AIMS: Evidences of asynchrony between epicardial and endocardial activation in the atrial wall have been reported. We used a computer model of the atria and torso to investigate the consequences of such activation delay on P wave morphology, while controlling for P wave duration. METHODS AND RESULTS: We created 390 models of the atria based on the same geometry. These models differed by atrial wall thickness (from 2 to 3 mm), transmural coupling, and tissue conductivity in the endocardial and epicardial layers. Among them, 18 were in baseline, 186 had slower conduction in the epicardium layer and 186 in the endocardial layer. Conduction properties were adjusted in such a way that total activation time was the same in all models. P waves on a 16-lead system were simulated during sinus rhythm. Activation maps were similar in all cases. Endo-epicardial delay varied between -5.5 and 5.5 ms vs. 0 ± 0.5 ms in baseline. All P waves had the same duration but variability in their morphology was observed. With slower epicardial conduction, P wave amplitude was reduced by an average of 20% on leads V3-V5 and P wave area decreased by 50% on leads V1-V2 and by 40% on lead V3. Reversed, lower magnitude effects were observed with slower endocardial conduction. CONCLUSION: An endo-epicardial delay of a few milliseconds is sufficient to significantly alter P wave morphology, even if the activation map remains the same.

Multiparameter optimization of nonuniform passive diffusion properties for creating coarse-grained equivalent models of cardiac propagation.

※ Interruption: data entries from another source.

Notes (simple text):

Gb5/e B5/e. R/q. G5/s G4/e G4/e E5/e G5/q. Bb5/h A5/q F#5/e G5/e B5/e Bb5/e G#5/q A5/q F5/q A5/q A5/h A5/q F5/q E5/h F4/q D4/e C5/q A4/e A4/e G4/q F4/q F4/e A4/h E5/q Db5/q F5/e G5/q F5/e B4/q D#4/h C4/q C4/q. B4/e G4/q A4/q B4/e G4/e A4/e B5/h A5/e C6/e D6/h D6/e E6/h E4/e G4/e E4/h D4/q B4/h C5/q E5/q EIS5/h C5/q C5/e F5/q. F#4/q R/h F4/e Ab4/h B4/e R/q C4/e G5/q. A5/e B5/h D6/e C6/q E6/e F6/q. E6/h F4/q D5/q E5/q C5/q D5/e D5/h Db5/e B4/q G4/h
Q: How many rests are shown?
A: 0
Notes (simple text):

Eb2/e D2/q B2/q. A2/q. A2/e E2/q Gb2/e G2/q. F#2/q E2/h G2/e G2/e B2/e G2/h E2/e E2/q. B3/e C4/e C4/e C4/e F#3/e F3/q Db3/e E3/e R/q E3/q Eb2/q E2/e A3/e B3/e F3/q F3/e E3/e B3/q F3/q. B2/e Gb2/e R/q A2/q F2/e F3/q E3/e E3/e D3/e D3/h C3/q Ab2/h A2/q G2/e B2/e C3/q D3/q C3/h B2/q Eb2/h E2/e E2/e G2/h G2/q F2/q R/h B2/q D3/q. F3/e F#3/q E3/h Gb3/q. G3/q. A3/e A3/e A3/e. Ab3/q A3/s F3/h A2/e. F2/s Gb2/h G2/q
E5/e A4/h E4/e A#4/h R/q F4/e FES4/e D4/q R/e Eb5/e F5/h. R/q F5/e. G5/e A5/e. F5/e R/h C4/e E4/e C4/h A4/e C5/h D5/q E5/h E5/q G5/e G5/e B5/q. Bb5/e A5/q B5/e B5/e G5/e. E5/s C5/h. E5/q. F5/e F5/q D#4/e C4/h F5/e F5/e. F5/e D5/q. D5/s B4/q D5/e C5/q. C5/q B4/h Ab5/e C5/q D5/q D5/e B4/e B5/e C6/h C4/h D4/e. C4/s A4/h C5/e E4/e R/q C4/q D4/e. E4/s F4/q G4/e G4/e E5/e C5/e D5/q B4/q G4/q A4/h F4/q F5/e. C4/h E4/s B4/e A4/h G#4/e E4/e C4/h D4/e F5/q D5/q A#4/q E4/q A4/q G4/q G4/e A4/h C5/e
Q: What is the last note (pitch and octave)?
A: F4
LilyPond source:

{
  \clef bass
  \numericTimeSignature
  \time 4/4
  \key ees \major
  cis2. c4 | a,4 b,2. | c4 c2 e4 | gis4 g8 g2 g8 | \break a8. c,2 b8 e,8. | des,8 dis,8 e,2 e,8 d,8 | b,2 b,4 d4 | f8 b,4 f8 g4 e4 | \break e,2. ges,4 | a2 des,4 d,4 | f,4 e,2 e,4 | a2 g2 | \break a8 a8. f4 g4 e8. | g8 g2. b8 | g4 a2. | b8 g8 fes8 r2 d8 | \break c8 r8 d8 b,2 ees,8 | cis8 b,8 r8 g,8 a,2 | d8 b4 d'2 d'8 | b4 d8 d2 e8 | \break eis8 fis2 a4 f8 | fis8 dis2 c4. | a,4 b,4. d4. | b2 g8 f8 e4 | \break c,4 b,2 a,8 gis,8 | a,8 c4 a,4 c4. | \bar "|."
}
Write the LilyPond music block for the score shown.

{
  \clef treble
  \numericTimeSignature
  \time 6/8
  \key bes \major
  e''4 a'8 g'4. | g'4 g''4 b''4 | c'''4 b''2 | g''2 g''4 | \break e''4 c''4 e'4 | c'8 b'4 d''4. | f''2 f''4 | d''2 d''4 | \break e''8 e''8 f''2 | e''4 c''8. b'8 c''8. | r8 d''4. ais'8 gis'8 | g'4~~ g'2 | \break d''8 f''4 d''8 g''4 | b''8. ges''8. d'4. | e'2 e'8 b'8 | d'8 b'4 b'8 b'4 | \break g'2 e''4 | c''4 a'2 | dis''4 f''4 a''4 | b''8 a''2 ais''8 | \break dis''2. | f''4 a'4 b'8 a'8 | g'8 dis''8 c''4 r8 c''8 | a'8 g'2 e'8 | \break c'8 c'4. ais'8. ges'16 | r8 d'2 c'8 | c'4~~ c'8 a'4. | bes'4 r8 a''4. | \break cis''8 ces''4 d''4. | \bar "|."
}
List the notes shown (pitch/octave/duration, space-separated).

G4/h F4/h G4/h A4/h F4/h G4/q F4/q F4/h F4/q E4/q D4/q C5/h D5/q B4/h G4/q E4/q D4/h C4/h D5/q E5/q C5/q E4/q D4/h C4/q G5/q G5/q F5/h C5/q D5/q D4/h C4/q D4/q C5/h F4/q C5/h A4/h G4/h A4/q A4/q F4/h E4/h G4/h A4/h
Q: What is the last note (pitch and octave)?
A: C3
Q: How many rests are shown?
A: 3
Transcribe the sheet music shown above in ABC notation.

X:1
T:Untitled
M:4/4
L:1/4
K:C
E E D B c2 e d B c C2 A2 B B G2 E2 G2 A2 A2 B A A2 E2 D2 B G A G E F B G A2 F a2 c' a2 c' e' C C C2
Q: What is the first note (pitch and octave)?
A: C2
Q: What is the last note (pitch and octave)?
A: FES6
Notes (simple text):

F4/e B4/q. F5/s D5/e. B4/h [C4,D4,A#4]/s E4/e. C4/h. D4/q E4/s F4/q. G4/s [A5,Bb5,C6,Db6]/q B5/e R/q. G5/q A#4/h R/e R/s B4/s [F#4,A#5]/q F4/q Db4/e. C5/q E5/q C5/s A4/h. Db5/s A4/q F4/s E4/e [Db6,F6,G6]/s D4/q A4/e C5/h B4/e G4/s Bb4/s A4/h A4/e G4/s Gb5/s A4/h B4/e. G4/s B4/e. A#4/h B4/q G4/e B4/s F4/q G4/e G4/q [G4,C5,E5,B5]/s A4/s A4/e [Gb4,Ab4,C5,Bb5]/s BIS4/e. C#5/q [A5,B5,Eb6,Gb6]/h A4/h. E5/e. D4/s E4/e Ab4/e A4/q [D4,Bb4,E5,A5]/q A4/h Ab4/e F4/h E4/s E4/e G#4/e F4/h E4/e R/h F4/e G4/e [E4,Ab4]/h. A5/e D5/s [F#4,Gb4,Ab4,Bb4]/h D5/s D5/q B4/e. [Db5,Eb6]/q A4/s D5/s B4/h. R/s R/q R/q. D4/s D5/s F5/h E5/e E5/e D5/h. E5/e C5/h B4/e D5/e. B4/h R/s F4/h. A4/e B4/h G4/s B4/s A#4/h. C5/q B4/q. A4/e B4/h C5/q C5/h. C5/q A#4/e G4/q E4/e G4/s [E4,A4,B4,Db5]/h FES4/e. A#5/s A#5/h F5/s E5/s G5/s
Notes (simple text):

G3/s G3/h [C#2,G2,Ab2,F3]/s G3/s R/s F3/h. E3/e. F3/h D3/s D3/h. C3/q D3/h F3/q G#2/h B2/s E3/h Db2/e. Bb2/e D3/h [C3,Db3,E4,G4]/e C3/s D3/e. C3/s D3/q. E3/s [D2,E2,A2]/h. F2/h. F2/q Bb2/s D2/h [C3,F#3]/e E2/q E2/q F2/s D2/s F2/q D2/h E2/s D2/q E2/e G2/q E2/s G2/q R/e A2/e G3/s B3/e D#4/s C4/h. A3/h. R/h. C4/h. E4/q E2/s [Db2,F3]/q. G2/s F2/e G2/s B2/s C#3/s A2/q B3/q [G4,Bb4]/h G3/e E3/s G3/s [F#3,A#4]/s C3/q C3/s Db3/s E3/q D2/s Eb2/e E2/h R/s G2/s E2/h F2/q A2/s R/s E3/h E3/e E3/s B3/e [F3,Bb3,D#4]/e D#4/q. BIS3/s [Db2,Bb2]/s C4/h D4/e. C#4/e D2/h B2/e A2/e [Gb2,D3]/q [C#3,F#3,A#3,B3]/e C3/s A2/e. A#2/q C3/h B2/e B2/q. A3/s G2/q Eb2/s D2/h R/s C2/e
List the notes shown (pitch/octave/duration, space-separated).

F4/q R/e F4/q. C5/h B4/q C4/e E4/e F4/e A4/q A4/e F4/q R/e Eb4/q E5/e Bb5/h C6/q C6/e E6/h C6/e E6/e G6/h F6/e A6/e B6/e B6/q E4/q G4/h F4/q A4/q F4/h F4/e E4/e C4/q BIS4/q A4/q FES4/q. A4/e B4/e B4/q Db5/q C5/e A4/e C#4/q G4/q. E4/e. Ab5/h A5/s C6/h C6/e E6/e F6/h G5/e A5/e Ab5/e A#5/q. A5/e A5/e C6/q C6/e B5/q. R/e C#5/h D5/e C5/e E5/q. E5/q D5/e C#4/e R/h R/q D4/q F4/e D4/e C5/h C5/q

The arrhythmogenic role of discrete cardiac propagation may be assessed by comparing discrete (fine-grained) and equivalent continuous (coarse-grained) models. We aim to develop an optimization algorithm for estimating the smooth conductivity field that best reproduces the diffusion properties of a given discrete model. Our algorithm iteratively adjusts local conductivity of the coarse-grained continuous model by simulating passive diffusion from white noise initial conditions during 3-10 ms and computing the root mean square error with respect to the discrete model. The coarse-grained conductivity field was interpolated from up to 300 evenly spaced control points. We derived an approximate formula for the gradient of the cost function that required (in two dimensions) only two additional simulations per iteration regardless of the number of estimated parameters. Conjugate gradient solver facilitated simultaneous optimization of multiple conductivity parameters. The method was tested in rectangular anisotropic tissues with uniform and nonuniform conductivity (slow regions with sinusoidal profile) and random diffuse fibrosis, as well as in a monolayer interconnected cable model of the left atrium with spatially-varying fibrosis density. Comparison of activation maps served as validation. The results showed that after convergence the errors in activation time were < 1 ms for rectangular geometries and 1-3 ms in the atrial model. Our approach based on the comparison of passive properties (<10 ms simulation) avoids performing active propagation simulations (>100 ms) at each iteration while reproducing activation maps, with possible applications to investigating the impact of microstructure on arrhythmias.